Types of Tests

Tests Types, Advantages and Disadvantages

Table of Contents:

  • Introduction to Tests
  • Types of Tests
  • Standards for Selection Tests
  • Advantages of Tests
  • Disadvantages of Tests
  • Purpose of Tests
  • Limitations of Tests
  • Precautions in Using Selection Tests

Introduction to Tests

A test is a sample of an aspect of an individual’s behaviour, performance, or attitude. It can also be a systematic procedure for comparing the behaviour of two or more individuals.

Tests are also known as psychological tests. These tests are significant tools which are used for the selection procedure. A psychological test is conducted to assess specific skills and capabilities of a worker that are deemed essential for a successful job outcome, as identified through job analysis. A test is a tool designed to evaluate selective psychological elements. The primary reason for conducting the test in the selection procedure is to easily and precisely evaluate the difference between job-related capacities and skills of individuals. As human capabilities are interconnected to each other and complicated; thus, they need to be understood about each other.

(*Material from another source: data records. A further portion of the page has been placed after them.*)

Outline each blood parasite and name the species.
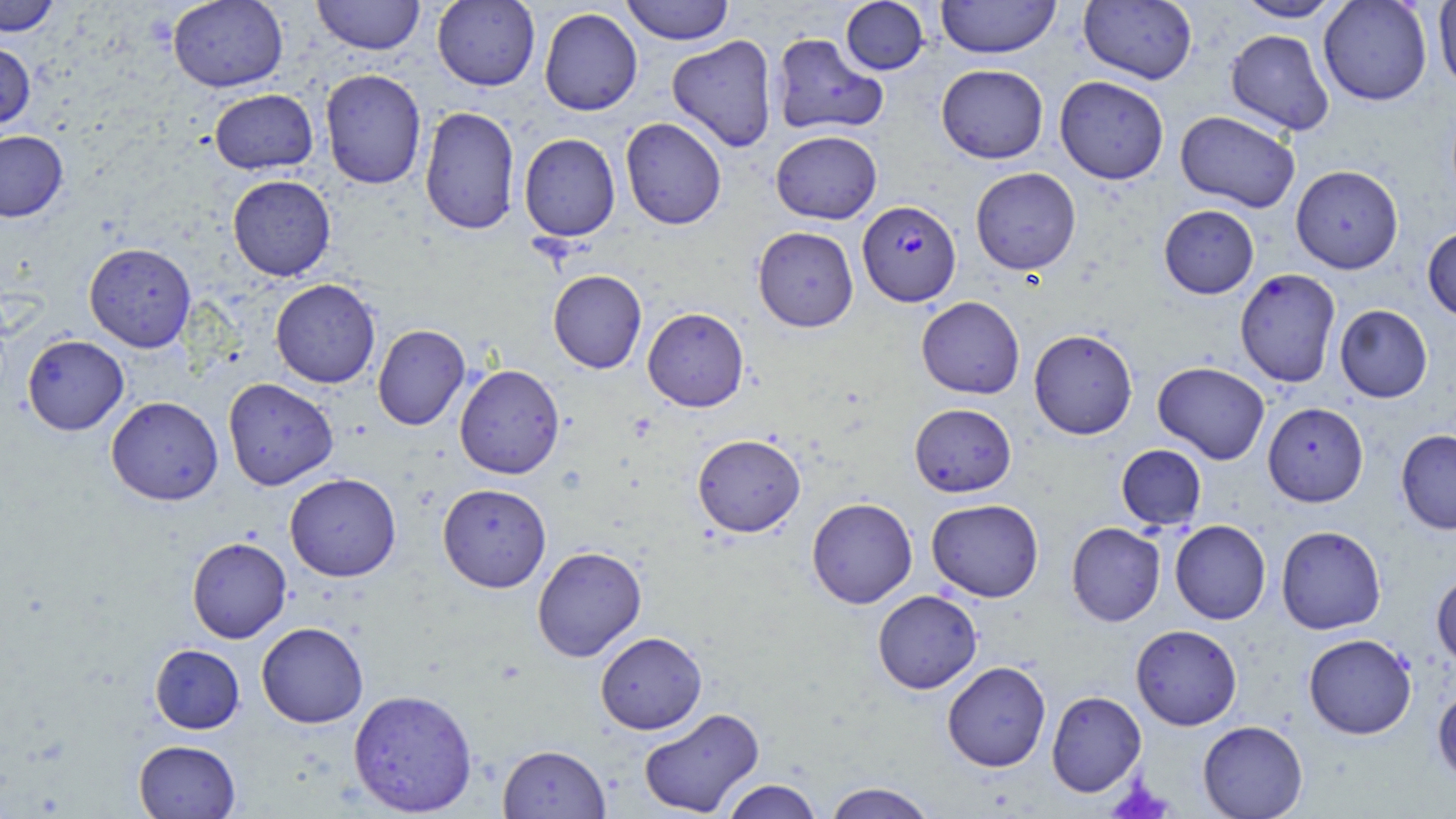
Approximate bounding boxes as [x1, y1, x2, y2] in pixels.
Plasmodium falciparum-infected red blood cells: [858, 200, 961, 306].
No Plasmodium ovale, Plasmodium malariae, Plasmodium vivax, Babesia divergens, or Trypanosoma brucei observed.

Uninfected red blood cell locations: [0, 0, 61, 36], [168, 0, 288, 92], [312, 0, 425, 55], [432, 0, 540, 91], [620, 0, 735, 45], [840, 0, 929, 75], [936, 0, 1060, 59], [1078, 0, 1198, 84], [1232, 0, 1348, 22], [1318, 0, 1432, 106], [1432, 0, 1456, 92], [539, 7, 642, 116], [1226, 29, 1334, 135], [770, 32, 888, 136], [667, 35, 778, 152], [0, 43, 36, 129], [936, 64, 1048, 163], [320, 69, 426, 189], [1054, 76, 1169, 184], [209, 77, 425, 179], [209, 89, 318, 174], [419, 106, 520, 235], [1175, 110, 1300, 212], [620, 117, 727, 229], [0, 130, 68, 222], [771, 130, 882, 224], [519, 133, 620, 241], [1290, 165, 1404, 273], [970, 167, 1081, 274], [227, 174, 336, 281], [1159, 204, 1259, 298], [753, 226, 859, 332], [1422, 226, 1456, 322], [84, 242, 196, 352], [1234, 268, 1341, 387], [548, 269, 647, 374], [270, 278, 381, 388], [916, 296, 1025, 398], [1334, 304, 1432, 402], [642, 307, 749, 412], [373, 324, 470, 431], [1028, 329, 1138, 439], [22, 334, 129, 435], [1152, 361, 1270, 464], [454, 364, 565, 479], [223, 378, 338, 490], [106, 396, 223, 505], [1262, 402, 1368, 506], [909, 403, 1016, 497], [1396, 430, 1456, 534], [692, 434, 806, 537], [1116, 444, 1206, 530], [285, 473, 401, 581], [437, 483, 551, 592], [806, 497, 917, 608], [926, 499, 1044, 602], [1170, 520, 1271, 624], [1066, 521, 1165, 626], [1276, 525, 1386, 634], [187, 536, 292, 643], [532, 546, 646, 662], [1431, 570, 1456, 669], [872, 590, 982, 694], [256, 622, 368, 728], [1130, 624, 1242, 730], [595, 631, 706, 734], [1303, 634, 1416, 739], [150, 644, 245, 733], [942, 661, 1051, 771], [1432, 685, 1456, 788], [348, 689, 478, 816], [1046, 690, 1146, 797], [638, 706, 764, 818], [1197, 720, 1308, 818], [133, 740, 241, 818], [497, 744, 611, 818], [720, 779, 823, 819], [822, 782, 939, 819]. Platelet locations: [1106, 779, 1175, 819]. Slide-level diagnosis: Plasmodium falciparum. Image is 1456×819 pixels. Light microscopy. One field of a larger specimen. May-Grünwald-Giemsa stain. Thin blood smear. Captured at 1000x magnification.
Locate every Plasmodium falciparum-infected red blood cell.
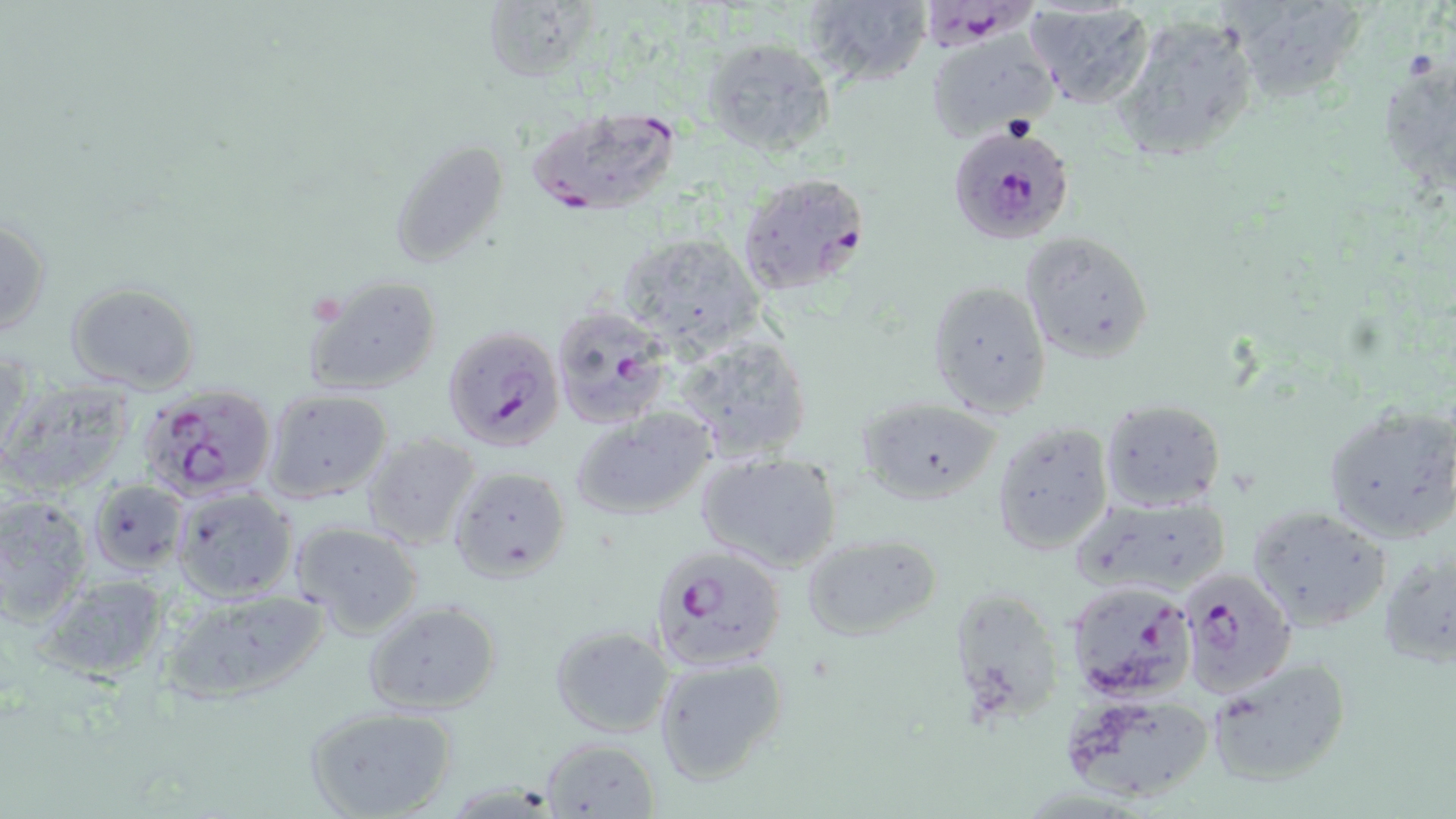

Approximate bounding boxes as named x1/y1/x2/y2 corners in pixels.
Plasmodium falciparum-infected red blood cells: (x1=922, y1=2, x2=1044, y2=63), (x1=523, y1=106, x2=686, y2=218), (x1=947, y1=125, x2=1074, y2=244), (x1=736, y1=172, x2=873, y2=299), (x1=549, y1=305, x2=673, y2=429), (x1=440, y1=325, x2=565, y2=453), (x1=136, y1=383, x2=278, y2=501), (x1=647, y1=543, x2=786, y2=671), (x1=1180, y1=569, x2=1296, y2=699), (x1=1062, y1=578, x2=1197, y2=702).

slide-level diagnosis = Plasmodium falciparum
field of view = single
modality = optical microscopy
preparation = thin blood smear
magnification = 1000x
image size = 1456×819 pixels
stain = May-Grünwald-Giemsa
uninfected red blood cell locations = approximate bounding boxes as named x1/y1/x2/y2 corners in pixels: (x1=480, y1=0, x2=593, y2=83), (x1=800, y1=0, x2=932, y2=93), (x1=1226, y1=1, x2=1369, y2=106), (x1=1024, y1=2, x2=1157, y2=110), (x1=1109, y1=14, x2=1261, y2=167), (x1=925, y1=32, x2=1057, y2=144), (x1=700, y1=34, x2=838, y2=157), (x1=1377, y1=59, x2=1454, y2=189), (x1=388, y1=136, x2=514, y2=269), (x1=0, y1=215, x2=51, y2=343), (x1=613, y1=230, x2=768, y2=353), (x1=1019, y1=232, x2=1155, y2=362), (x1=302, y1=273, x2=445, y2=396), (x1=927, y1=280, x2=1054, y2=416), (x1=64, y1=281, x2=201, y2=394), (x1=675, y1=333, x2=814, y2=463), (x1=1, y1=379, x2=137, y2=497), (x1=261, y1=388, x2=395, y2=505), (x1=857, y1=397, x2=1002, y2=504), (x1=1099, y1=398, x2=1226, y2=513), (x1=1322, y1=404, x2=1456, y2=542), (x1=569, y1=407, x2=716, y2=523), (x1=993, y1=420, x2=1113, y2=554), (x1=360, y1=432, x2=482, y2=552), (x1=696, y1=451, x2=844, y2=574), (x1=446, y1=465, x2=573, y2=582), (x1=89, y1=479, x2=188, y2=572), (x1=172, y1=487, x2=298, y2=602), (x1=1071, y1=493, x2=1233, y2=599), (x1=0, y1=494, x2=91, y2=626), (x1=1246, y1=504, x2=1394, y2=633), (x1=289, y1=521, x2=424, y2=638), (x1=801, y1=534, x2=941, y2=640), (x1=1379, y1=548, x2=1455, y2=664), (x1=32, y1=576, x2=173, y2=682), (x1=947, y1=585, x2=1066, y2=727), (x1=154, y1=588, x2=334, y2=708), (x1=363, y1=600, x2=501, y2=714), (x1=549, y1=625, x2=673, y2=738), (x1=651, y1=654, x2=789, y2=786), (x1=1203, y1=657, x2=1352, y2=790), (x1=1059, y1=691, x2=1217, y2=806), (x1=306, y1=708, x2=454, y2=819), (x1=540, y1=737, x2=660, y2=817)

According to Wayne F. Cascio, “A psychological test is a standardised measure of behaviour”.

As per Cronbach, “A test is a systematic procedure for comparing the behaviour of two or more persons”.

According to Milton M. Blum, “A test is a sample of an aspect of an individual’s behaviour, performance and attitude”.

Types of Tests

Selection tests can be classified as follows:

Types of test

1) Aptitude Tests

It is a test designed for evaluating the growth level achieved by an individual on some similar and clearly stated capabilities. These capabilities may include visualisation of dimension numerical ability, or emotional ability. These tests aim at evaluating the capability of an individual or the hidden ability to learn what has been given to him if provided with proper training. These tests are categorised as follows:

i) Intelligence Tests

These tests are made to evaluate various mental tasks like reasoning, comprehension, and judgment. An intelligence test is aimed at getting a basic idea about an individual’s mental ability. In simple words, these tests evaluate the various human behaviours in m effective manner in comparison to any other device. These tests provide professionals with a standard way to compare the performance of an individual with another, who is in the same age group. These ordeals give factual data on cultural and biological differences among people as well.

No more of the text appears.